## WORK ITEM
In the listing below, find the line containing "Foto del edificio - 6430 Amethyst Ct" and the line containing "Fairline Squadron 53", then copy exactly everything from the first through the second, except the pictures.

## DATA SHOWN
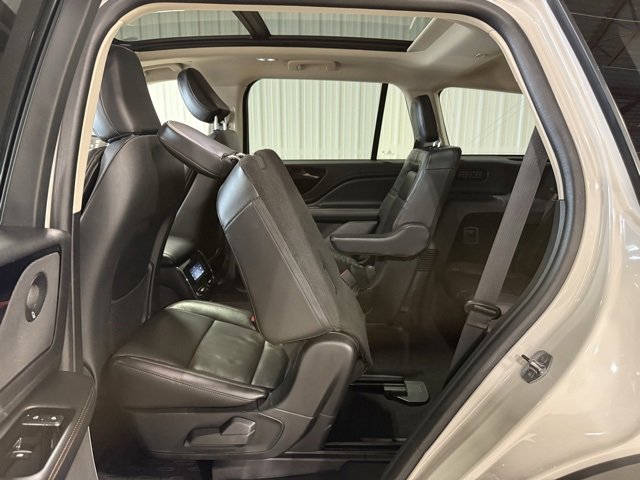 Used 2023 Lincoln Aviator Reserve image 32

...

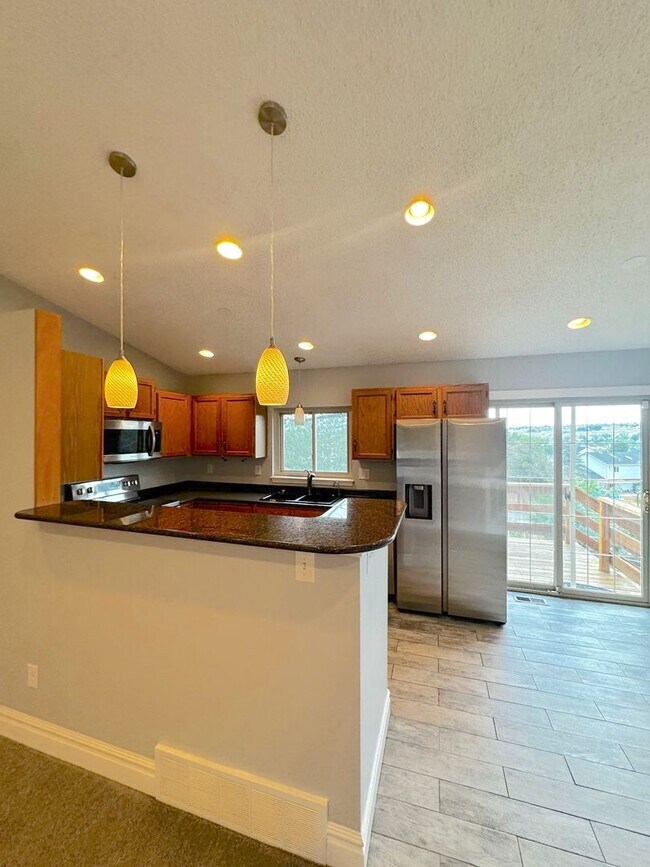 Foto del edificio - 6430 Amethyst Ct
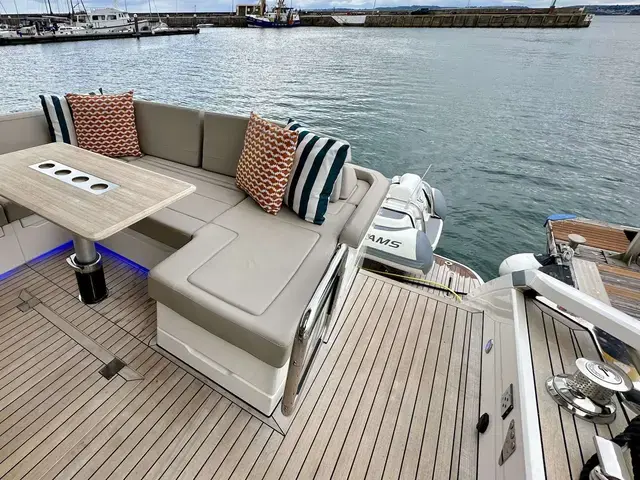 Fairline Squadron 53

## EXERCISE ANSWER
 Foto del edificio - 6430 Amethyst Ct
 Fairline Squadron 53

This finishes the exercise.